En Espagne, Sanchez remporte des élections favorables à l’extrême droite : Un pari risqué

En Espagne, Sanchez remporte des élections favorables à l’extrême droite : Un pari risqué

Par Chaabane BENSACI

Comme s’ils pressentaient tous ces enjeux, les Espagnols se sont rendus en masse dans les bureaux de vote, de sorte que le taux de participation a atteint 75,78%, en augmentation de neuf points par rapport à 2016, selon le ministère de l’Intérieur.

Les prévisions ont été confirmées, au lendemain des élections législatives espagnoles. Le Premier ministre socialiste Pedro Sanchez a en effet remporté, dimanche dernier, ce scrutin sans parvenir pour autant à rafler une majorité suffisante pour pouvoir gouverner seul un pays fortement divisé et où l’extrême droite vient d’accéder au Parlement, plus de quarante ans après la dictature de Franco. Les observateurs redoutent de ce fait que l’Espagne ne puisse échapper à l’instabilité dont souffre la vie politique ces dernières années. En 2015, la polarité conservateurs-socialistes était brutalement rompue et le Parlement s’est découvert quelque peu fragmenté entre différents courants aux accents plus ou mois hostiles tandis que la crise de la Catalogne en 2017 achevait d’exacerber les tensions.

A tel point que le très conservateur Mariano Rajoy a perdu la partie même s’il est parvenu à tenir tête à ses adversaires indépendantistes de la région catalane.Pedro Sanchez a le triomphe modeste. Certes, il déclare au soir même d’une victoire mitigée que «le futur a gagné et le passé a perdu» mais cette envolée lyrique n’avait pas d’autre but que de maintenir l’enthousiasme de ses militants réunis au siège du parti., à Madrid. Et pour cause, le score récolté au terme du dépouillement donne à ce dernier 29% des suffrages, soit 123 députés alors que la majorité absolue est de 176 sur les 350 sièges que compte la chambre espagnole. Pourtant, il y a de quoi se féliciter sans pour autant pavoiser, le progrès s’avérant effectif car en 2016 le parti socialiste n’avait obtenu que 85 députés. Son allié de la gauche radicale, Podemos, a lui obtenu 42 sièges contre 67 en 2016. Toujours est-il que Pedro Sanchez est dans une situation délicate, même si elle ne semble pas périlleuse. Parvenu au pouvoir après avoir écarté Mariano Rajoy, au moyen d’une motion de censure, il lui faut construire une coalition s’il veut diriger le pays.
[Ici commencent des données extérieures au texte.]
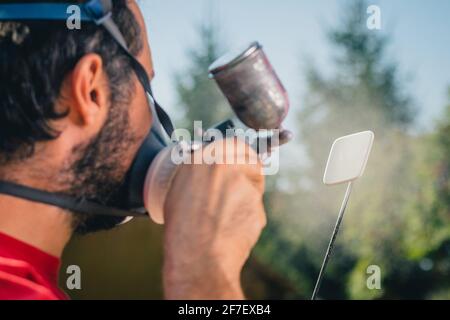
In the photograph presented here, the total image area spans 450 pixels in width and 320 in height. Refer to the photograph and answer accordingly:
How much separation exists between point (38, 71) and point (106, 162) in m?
0.20

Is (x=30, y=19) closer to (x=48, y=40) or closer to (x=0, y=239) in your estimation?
(x=48, y=40)

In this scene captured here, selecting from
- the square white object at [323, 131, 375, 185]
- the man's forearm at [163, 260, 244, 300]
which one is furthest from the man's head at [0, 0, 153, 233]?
the square white object at [323, 131, 375, 185]

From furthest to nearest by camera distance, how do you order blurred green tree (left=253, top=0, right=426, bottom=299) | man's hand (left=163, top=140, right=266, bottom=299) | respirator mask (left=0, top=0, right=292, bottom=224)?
blurred green tree (left=253, top=0, right=426, bottom=299) → respirator mask (left=0, top=0, right=292, bottom=224) → man's hand (left=163, top=140, right=266, bottom=299)

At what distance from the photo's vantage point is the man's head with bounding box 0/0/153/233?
113 centimetres

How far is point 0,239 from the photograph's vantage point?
1107 millimetres

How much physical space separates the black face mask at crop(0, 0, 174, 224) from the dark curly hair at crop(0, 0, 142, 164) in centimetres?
1

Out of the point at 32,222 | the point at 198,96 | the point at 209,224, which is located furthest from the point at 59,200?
the point at 198,96

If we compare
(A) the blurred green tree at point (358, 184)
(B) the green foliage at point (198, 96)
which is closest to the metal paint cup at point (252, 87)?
(A) the blurred green tree at point (358, 184)

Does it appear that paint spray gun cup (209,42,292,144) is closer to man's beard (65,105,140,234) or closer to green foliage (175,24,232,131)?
man's beard (65,105,140,234)

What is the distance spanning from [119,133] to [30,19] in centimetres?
25

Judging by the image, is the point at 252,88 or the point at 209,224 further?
the point at 252,88

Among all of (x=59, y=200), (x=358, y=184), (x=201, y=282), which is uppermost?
(x=59, y=200)

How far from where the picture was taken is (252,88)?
3.68 ft

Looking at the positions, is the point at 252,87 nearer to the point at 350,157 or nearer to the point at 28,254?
the point at 350,157
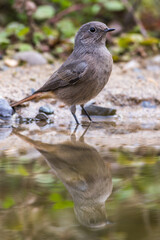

Ce ne seront pas, clairement, les partis de droite qui pourront l’en empêcher.

L’extrême droite a certes obtenu 24 sièges et entre contre toute attente au Parlement pour y jouer une partition probablement singulière tandis que les conservateurs du Parti populaire, descendus à 66 députés quand ils étaient 137 en 2016, auront bien du mal à se reconstruire. Quant aux libéraux de Ciudadanos, ils ont raison de pavoiser, passant de 32 à 57 sièges. Ces trois résultats, additionnés, ne suffiront pas au camp conservateur pour rééditer au plan national la surprise de décembre dernier, lors des régionales d’Andalousie, lorsqu’ils ont détrôné les socialistes de leur fief traditionnel. Cependant, il faut prendre au sérieux l’avertissement que constitue la montée de l’extrême droite, «venue pour rester» selon Santiago Abascal, son principal dirigeant. Inconnu, il n’y a pas si longtemps de cela, Vox a frappé fort en Andalousie et il confirme avec éclat cette expansion inquiétante dans ce scrutin. Il est soutenu par d’autres partis d’extrême droite en Europe (RN en France, et Ligue en Italie) et sa campagne ressemble à celles de Trump et Bolsonaro, axée pour l’essentiel sur les réseaux sociaux.

Comme s’ils pressentaient tous ces enjeux, les Espagnols se sont rendus en masse dans les bureaux de vote, de sorte que le taux de participation a atteint 75,78%, en augmentation de neuf points par rapport à 2016, selon le ministère de l’Intérieur. Dans les heures et les jours qui viennent, le parti socialiste et son allié Podemos (gauche radicale) vont devoir construire une alliance que la droite et Vox ne manqueront pas de stigmatiser, s’attaquant au «traître» Sanchez parvenu au pouvoir avec le soutien des séparatistes catalans. La crise en Catalogne avait engendré la pire crise traversée par l’Espagne depuis trois décennies et elle a contribué à renforcer l’extrême droite à un moment où les indépendantistes ont lâché le Premier ministre socialiste, contraint de procéder à ce scrutin plutôt risqué. Plus que jamais, le PSOE est à la croisée des chemins et le choix d’un allié se révélera aussi bien vital que fatal.